Problèmes à résoudre.
• a. Répondez à ces questions d'après le texte fourni :
(i) À quel moment l'observatoire Clameur a-t-il publié ses chiffres ?
(ii) Selon Clameur, de combien les loyers de marché ont-ils augmenté en 2013 ?
(iii) Quel taux d'inflation l'INSEE donne-t-il pour 2013 ?
• b. Relevez tous les organismes nommés dans le texte fourni.

Comme chaque semestre, l’observatoire des loyers Clameur a publié début mars ses chiffres de conjoncture du marché de l’immobilier locatif[1]. Loyers de marché qui ralentissent, demandes de logement et offres locatives en baisse, mobilité résidentielle au plus bas, voici quelques-uns des constats dressés par l’observatoire. Des conclusions qui, selon leurs auteurs, « n’engagent guère à l’optimisme ». Ces résultats sont-ils si « préoccupants »? Pourquoi est-il important de les relativiser ?

Selon Clameur, dont les résultats diffèrent souvent sensiblement de ceux fournis par l’OLAP[2], les loyers de marché ont augmenté en 2013 de 0,6% et de de 0,2% en ce début d’année 2014. L’observatoire pointe du doigt le risque important de baisse généralisée à l’ensemble du marché locatif privé. Pour appuyer leurs propos, les auteurs insistent sur le fait qu’en 2013, les loyers de marché ont augmenté moins vite que l’inflation qui s’établissait selon l’INSEE à 0,7%.

Données enregistrées.
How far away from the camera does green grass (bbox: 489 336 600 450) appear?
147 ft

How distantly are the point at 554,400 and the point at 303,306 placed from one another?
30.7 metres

Solutions proposées.
• a.
(i) Début mars.
(ii) De 0,6 %.
(iii) 0,7 %.

• b. Clameur, OLAP, INSEE